┌─ Text block

The viviparity and ovoviviparity modes of reproduction are used by many species such as all boas and many vipers. However, the level of viviparity may vary with some species retaining their eggs until shortly before hatching while others nourish the eggs for supplementing the yolks. In some Reptile species, the eggs do not have any yolk with the adults providing all the necessary nourishment through a structure resembling the mammalian placenta.
Six lizard families and one snake family from the Squamata sub-group are known to be capable of agamogenesis or asexual reproduction. In some squamate species, the females are capable of giving birth to unisexual diploid clones of themselves. This type of asexual reproduction is known as parthenogenesis, occurring in various teiid lizards, geckos and lacertid lizards. Komodo dragons have reproduced through parthenogeny in captivitiy.
Reptile Life Cycle
Like many mammals, birds and Amphibians, their embryonic life consists of an amnion, chorion, as well as an allantois. The incubation period may vary depending on the species and other factors like the temperature of the surroundings.

└─

--- What you need to do ---
(1) Please rewrite the paragraph of the reptile reproduction text that begins "The viviparity and ovoviviparity modes" as a short bulleted list that keeps its main facts.
(2) Name every embryonic membrane that the reptile reproduction text mentions.
(3) Extend the reptile reproduction text by writing what comes after its final sentence.
The data entries have nothing to do with this work.

┌─ Dataset extract

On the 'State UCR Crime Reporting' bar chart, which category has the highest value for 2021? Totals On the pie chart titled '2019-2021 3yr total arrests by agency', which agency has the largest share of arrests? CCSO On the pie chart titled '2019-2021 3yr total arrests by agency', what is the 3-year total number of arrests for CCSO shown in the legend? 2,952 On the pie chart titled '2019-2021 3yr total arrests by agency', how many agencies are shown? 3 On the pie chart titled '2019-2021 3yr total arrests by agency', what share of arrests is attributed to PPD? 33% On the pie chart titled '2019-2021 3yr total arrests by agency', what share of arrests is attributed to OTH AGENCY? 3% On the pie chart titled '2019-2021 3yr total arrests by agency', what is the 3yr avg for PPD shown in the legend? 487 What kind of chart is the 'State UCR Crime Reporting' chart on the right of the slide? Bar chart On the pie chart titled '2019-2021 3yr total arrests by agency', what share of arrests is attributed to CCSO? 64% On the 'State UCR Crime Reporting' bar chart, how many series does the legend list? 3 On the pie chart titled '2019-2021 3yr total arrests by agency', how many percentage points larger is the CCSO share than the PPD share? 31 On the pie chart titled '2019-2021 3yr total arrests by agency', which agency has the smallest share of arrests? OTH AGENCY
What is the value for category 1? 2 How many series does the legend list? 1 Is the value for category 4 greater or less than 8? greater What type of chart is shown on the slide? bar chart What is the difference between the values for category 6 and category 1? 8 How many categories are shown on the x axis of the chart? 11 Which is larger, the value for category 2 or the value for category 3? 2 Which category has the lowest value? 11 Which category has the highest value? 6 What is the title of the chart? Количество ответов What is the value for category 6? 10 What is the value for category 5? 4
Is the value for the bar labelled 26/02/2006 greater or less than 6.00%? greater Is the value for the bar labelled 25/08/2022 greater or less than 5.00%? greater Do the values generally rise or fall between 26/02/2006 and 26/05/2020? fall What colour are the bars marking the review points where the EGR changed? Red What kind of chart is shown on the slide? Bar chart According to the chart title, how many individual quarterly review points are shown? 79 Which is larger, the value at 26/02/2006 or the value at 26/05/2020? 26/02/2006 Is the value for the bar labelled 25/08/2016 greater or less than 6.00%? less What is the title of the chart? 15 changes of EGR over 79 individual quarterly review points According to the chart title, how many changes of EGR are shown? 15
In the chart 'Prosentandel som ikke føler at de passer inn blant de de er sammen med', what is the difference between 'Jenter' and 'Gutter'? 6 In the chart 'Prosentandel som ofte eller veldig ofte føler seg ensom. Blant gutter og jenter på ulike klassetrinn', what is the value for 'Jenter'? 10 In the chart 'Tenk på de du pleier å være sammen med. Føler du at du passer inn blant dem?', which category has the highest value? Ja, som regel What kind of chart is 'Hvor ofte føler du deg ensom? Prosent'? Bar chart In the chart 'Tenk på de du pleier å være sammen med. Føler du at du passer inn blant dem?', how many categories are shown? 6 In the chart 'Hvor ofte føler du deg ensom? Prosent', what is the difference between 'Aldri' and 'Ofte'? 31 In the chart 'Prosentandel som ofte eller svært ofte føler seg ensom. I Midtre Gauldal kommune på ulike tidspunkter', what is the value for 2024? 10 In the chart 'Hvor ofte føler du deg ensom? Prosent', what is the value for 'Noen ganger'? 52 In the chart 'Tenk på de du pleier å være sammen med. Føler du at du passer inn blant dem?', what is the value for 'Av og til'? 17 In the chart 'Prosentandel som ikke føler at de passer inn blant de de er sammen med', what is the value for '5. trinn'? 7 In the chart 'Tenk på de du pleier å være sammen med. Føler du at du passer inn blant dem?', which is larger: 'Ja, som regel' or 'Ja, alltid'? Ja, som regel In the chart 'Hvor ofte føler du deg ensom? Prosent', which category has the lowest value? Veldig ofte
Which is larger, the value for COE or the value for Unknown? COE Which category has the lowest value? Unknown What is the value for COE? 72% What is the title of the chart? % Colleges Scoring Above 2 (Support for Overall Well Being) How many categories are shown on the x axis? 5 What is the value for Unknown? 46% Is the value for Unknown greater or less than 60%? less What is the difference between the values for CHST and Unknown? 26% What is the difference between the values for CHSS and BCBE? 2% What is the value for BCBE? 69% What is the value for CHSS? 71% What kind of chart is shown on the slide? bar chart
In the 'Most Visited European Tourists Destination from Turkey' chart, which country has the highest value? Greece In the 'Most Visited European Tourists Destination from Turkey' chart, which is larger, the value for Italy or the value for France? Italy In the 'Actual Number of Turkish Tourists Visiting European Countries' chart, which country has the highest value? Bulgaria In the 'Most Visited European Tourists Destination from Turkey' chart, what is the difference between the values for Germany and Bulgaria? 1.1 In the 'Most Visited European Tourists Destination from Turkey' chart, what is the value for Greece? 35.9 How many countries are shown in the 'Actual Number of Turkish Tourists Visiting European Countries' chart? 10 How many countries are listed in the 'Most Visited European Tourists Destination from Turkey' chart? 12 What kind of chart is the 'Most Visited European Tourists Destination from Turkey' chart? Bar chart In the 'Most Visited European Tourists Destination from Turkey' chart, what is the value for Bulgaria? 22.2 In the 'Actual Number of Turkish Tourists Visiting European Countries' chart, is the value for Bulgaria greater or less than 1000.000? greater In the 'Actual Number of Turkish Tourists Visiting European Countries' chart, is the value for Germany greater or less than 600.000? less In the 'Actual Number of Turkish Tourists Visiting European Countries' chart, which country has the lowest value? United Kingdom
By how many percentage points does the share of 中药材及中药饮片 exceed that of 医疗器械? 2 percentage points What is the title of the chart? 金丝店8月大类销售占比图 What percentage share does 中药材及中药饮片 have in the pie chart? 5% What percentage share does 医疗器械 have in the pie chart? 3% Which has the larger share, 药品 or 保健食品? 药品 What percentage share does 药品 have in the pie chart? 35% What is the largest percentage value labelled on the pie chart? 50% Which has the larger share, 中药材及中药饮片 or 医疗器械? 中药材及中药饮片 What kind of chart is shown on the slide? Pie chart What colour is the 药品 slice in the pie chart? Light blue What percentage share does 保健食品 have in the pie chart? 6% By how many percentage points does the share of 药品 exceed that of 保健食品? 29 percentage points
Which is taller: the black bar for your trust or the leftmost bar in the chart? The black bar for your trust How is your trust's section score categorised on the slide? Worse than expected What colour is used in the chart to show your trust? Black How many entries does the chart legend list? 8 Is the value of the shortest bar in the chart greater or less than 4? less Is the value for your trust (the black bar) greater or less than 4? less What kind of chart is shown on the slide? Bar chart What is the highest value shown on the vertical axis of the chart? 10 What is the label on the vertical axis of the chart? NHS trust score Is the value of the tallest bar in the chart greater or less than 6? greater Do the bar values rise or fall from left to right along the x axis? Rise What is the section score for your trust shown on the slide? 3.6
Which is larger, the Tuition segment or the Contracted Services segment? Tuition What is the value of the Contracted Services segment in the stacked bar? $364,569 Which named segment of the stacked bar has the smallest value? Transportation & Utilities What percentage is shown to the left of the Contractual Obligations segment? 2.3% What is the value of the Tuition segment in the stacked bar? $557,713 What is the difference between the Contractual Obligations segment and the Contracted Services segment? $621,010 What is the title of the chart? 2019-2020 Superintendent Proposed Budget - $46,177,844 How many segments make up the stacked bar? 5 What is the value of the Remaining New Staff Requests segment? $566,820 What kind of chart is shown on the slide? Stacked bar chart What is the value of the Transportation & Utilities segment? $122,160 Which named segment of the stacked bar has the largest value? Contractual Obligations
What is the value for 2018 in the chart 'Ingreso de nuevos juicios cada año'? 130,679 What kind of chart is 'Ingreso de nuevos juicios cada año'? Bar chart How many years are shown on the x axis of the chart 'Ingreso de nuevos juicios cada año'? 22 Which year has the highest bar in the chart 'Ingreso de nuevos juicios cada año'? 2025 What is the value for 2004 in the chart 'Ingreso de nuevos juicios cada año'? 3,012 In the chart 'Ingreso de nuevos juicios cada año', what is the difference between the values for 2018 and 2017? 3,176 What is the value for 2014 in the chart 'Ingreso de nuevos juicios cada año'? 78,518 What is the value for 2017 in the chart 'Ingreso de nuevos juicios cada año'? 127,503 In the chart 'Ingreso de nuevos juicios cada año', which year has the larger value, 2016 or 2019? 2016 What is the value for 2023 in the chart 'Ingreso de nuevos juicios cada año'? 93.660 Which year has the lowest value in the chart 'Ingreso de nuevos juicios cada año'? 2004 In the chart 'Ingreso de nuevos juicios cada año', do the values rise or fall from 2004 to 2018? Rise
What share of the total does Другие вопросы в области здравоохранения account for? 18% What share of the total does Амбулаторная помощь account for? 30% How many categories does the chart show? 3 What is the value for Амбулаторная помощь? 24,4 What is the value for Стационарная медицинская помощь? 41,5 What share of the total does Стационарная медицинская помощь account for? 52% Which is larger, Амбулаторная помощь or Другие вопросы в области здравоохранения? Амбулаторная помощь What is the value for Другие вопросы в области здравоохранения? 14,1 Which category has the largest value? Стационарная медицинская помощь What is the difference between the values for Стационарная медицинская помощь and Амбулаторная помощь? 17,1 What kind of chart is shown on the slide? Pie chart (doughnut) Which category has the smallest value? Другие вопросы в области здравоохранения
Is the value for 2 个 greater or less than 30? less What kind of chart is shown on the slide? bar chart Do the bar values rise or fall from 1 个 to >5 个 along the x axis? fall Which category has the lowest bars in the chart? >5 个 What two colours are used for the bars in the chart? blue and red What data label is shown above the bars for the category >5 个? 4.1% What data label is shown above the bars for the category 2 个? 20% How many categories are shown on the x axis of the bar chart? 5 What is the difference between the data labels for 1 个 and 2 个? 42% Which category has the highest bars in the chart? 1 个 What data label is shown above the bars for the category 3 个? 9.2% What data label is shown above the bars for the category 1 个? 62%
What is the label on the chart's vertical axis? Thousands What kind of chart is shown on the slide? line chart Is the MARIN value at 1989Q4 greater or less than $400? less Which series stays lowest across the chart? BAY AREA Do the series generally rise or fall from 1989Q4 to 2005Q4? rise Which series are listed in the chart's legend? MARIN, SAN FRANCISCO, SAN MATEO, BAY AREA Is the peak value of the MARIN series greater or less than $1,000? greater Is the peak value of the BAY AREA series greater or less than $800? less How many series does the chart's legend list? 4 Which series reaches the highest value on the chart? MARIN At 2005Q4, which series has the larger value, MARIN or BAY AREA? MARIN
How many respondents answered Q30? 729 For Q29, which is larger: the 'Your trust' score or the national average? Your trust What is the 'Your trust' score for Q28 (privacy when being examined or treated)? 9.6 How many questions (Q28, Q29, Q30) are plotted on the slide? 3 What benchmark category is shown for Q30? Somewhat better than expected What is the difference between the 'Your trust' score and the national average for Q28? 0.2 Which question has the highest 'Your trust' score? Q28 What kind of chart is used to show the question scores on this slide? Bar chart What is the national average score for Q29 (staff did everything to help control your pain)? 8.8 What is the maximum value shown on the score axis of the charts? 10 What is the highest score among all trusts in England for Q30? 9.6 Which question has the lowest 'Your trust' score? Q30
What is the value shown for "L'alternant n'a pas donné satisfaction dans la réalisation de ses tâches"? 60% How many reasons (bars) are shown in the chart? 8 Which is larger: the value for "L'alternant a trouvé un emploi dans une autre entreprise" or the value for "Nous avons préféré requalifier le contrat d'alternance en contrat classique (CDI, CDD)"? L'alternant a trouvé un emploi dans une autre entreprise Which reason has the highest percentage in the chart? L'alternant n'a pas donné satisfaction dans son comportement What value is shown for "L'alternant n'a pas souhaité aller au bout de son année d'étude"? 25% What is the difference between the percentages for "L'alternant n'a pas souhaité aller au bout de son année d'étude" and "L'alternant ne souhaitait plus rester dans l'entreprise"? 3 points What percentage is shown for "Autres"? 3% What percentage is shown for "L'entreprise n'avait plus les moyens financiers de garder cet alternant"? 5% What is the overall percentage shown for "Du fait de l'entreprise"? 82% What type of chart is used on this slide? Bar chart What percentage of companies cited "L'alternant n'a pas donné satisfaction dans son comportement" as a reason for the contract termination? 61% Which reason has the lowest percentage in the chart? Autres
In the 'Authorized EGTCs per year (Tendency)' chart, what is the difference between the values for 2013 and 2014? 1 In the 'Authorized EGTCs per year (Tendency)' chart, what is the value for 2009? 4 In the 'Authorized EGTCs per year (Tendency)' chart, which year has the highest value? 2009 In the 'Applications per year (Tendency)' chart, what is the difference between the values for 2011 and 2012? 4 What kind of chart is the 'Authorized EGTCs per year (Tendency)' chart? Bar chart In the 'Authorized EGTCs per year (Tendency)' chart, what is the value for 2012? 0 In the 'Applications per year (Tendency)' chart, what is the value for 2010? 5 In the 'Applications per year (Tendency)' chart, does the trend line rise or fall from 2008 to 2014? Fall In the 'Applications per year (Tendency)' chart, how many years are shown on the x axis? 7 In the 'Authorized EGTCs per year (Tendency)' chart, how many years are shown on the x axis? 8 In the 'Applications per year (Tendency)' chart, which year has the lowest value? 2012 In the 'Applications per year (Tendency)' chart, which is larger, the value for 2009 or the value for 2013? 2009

└─

--- Task answers ---
(1)
- Viviparity and ovoviviparity are used by many species, including all boas and many vipers.
- The level of viviparity varies: some species keep their eggs until shortly before hatching, while others nourish the eggs to supplement the yolks.
- In some reptile species the eggs have no yolk, and the adults supply all nourishment through a structure resembling the mammalian placenta.

(2) Amnion, chorion, allantois

(3)
Usually, hatchlings are able to take care of themselves almost immediately after coming out of the eggs. But, the females of some species are known to protect their eggs and hatchlings. For example, female Pythons coil themselves around the eggs in order to protect them and regulate their temperature. Similarly, crocodiles are known to guard their young after the eggs hatch.
TDSD or temperature-dependent sex determination can be observed in many Reptiles. In TDSD, the incubation temperature determines the sex of the offspring. This characteristic is most commonly seen in crocodiles and turtles, but can also occur in tuataras and lizards.
Different food habits can be observed between the four sub-groups. Animals belonging to the Crocodilia, Squamata and Sphenodontia sub-groups are carnivores, feeding on a wide range of prey from vertebrates to fish and insects. The Testudines are herbivorous in nature with their diet comprising of fruits, shrubs, leaves, grass and marine plant materials like kelp and algae.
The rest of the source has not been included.